Generell wird der Umgang mit medizinischem Cannabis durch das Bundesinstitut für Arzneimittel und Medizinprodukte überwacht. Das Institut ist hierzu befugt, Unterlagen einzusehen, Proben zu nehmen, Auskünfte zu verlangen, Liegenschaften zu prüfen, ganz oder teilweise Untersagungen auszusprechen und Bestände unter Verschluss zu nehmen. Personen, denen die Erlaubnis zum Umgang mit medizinischem Cannabis erteilt wurde und alle Verantwortlichen haben an den Maßnahmen zur Überwachung des Umgangs mit medizinischem Cannabis mitzuwirken und diese zu dulden.
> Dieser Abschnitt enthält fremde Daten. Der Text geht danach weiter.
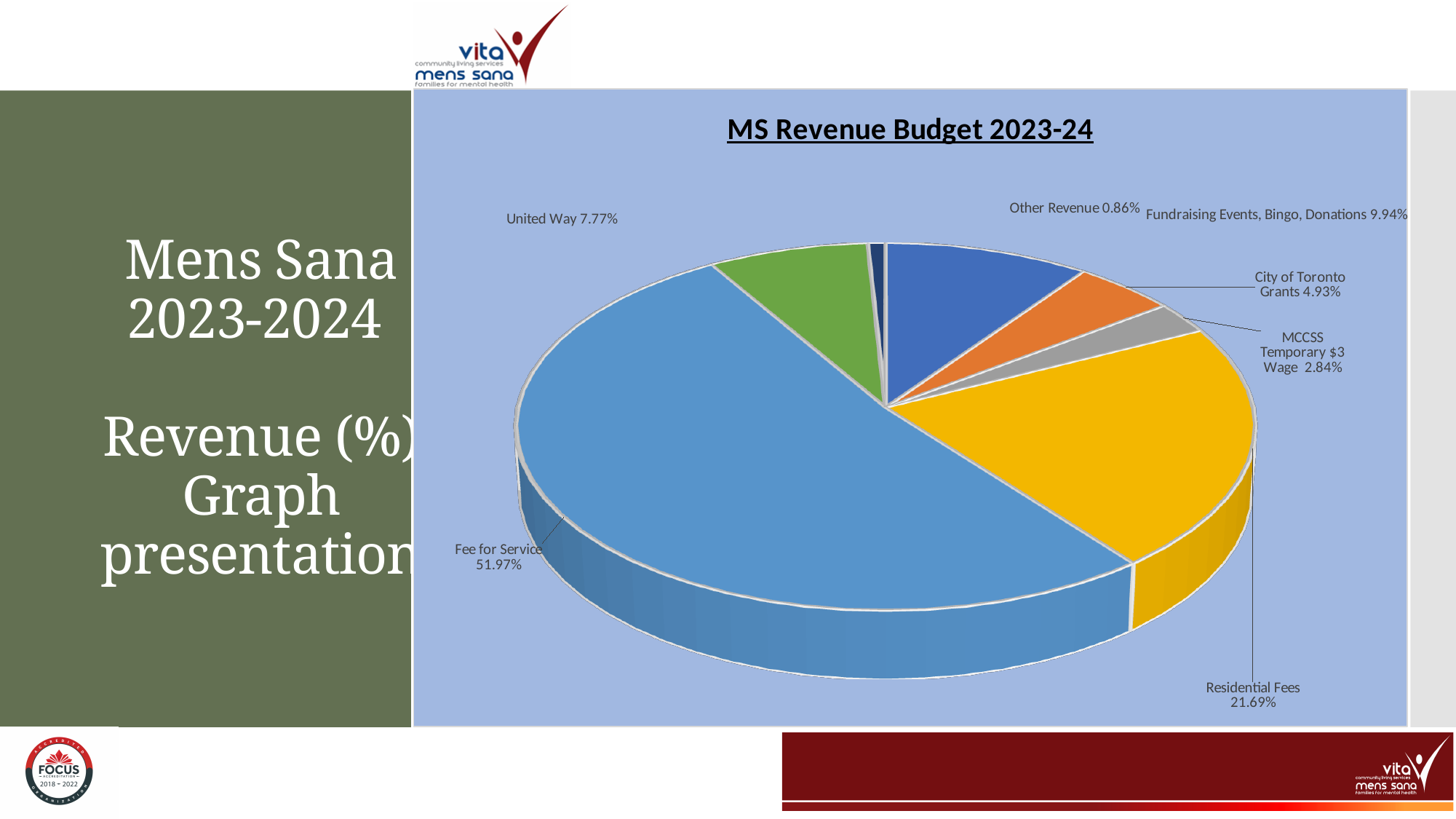
What percentage of the revenue budget is Residential Fees? 21.69% Which revenue source has the largest share of the pie? Fee for Service What percentage is shown for United Way? 7.77% What percentage is shown for Fundraising Events, Bingo, Donations? 9.94% What is the title of the chart? MS Revenue Budget 2023-24 What percentage is shown for City of Toronto Grants? 4.93% Which revenue source has the smallest share of the pie? Other Revenue What is the difference in percentage points between Fee for Service and Residential Fees? 30.28 What percentage is shown for MCCSS Temporary $3 Wage? 2.84% What percentage of the revenue budget is Fee for Service? 51.97% How many slices does the pie chart have? 7 What kind of chart is shown on the slide? pie chart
Zuwiderhandlungen und Verstöße gegen die gesetzlichen Vorgaben und Verbote können als Straftaten mit einem Strafrahmen von Freiheitsstrafe bis zu drei Jahren oder Geldstrafe, in besonders schweren Fällen mit Freiheitsstrafe von drei Monaten bis fünf Jahren bzw. nicht unter zwei Jahren geahndet werden. Möglichkeiten der Strafmilderung oder dem Absehen von Strafe sind gesetzlich vorgesehen. Bestimmte Verstöße und Zuwiderhandlungen werden als Ordnungswidrigkeiten geahndet.